TASK REQUIREMENTS>
Answer these questions using the case summary:
(a) Which body adopted the assessment and taxation policies under challenge?
(b) Which case is cited for the principle of "administrative law discrimination"?
(c) According to the holding, can administrative discrimination in taxation regulations be authorized impliedly?

PASSAGE GIVEN>
--------
Canadian Natural Resources Limited v Fishing Lake Metis Settlement, 2024 ABCA 131 (April 22, 2024).
Category: Review of regulations.
Context: This is an appeal involving the Metis Settlements General Council and its taxation powers. The General Council adopted assessment and taxation politics that treat the property of Settlement members and Settlement member-owned corporations differently from that of non-Settlement members and corporations. The appellants challenged the policies on the ground of “administrative law discrimination”: the principle of statutory interpretation that differential treatment in regulation must be expressly or implicitly authorized: see Montreal v Arcade Amusements Inc, [1985] 1 SCR 368.
Issue: (1) What is the proper test for administrative discrimination? (2) Is there authorized discrimination in this case?
Holding: Administrative discrimination can be authorized expressly or impliedly; taxation regulations are not special, and administrative discrimination in that context can be authorized impliedly.
--------
SUPPLIED INFORMATION>

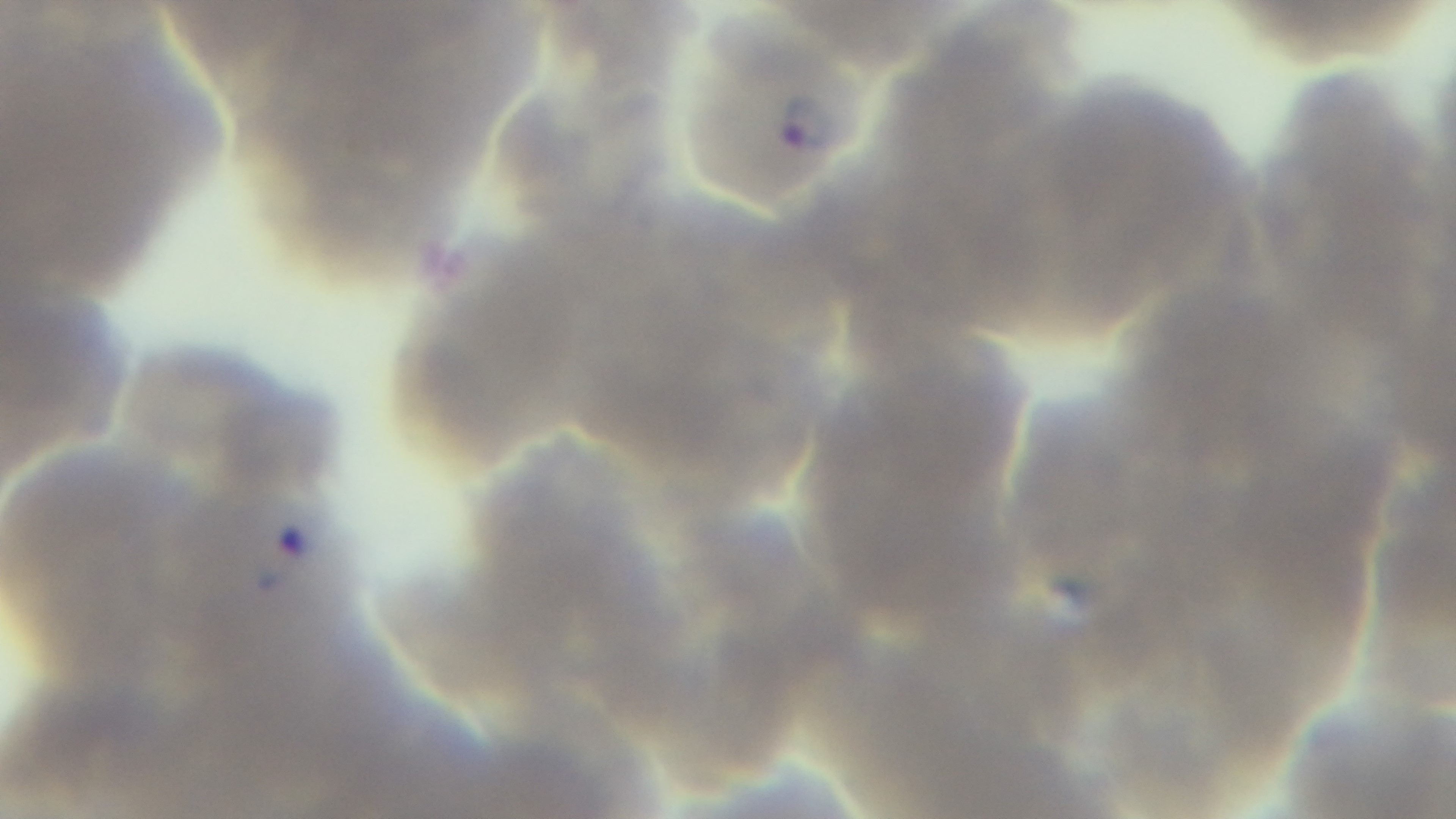 Malaria status: infected. Oil-immersion objective, 100x. One field from the slide. Photomicrograph. Captured with a mounted 4K digital camera. Giemsa stain. Preparation: thin.Name the parasite shown.
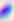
--------
SOLUTION TO THIS EXERCISE>
(a) The Metis Settlements General Council.
(b) Montreal v Arcade Amusements Inc, [1985] 1 SCR 368.
(c) Yes.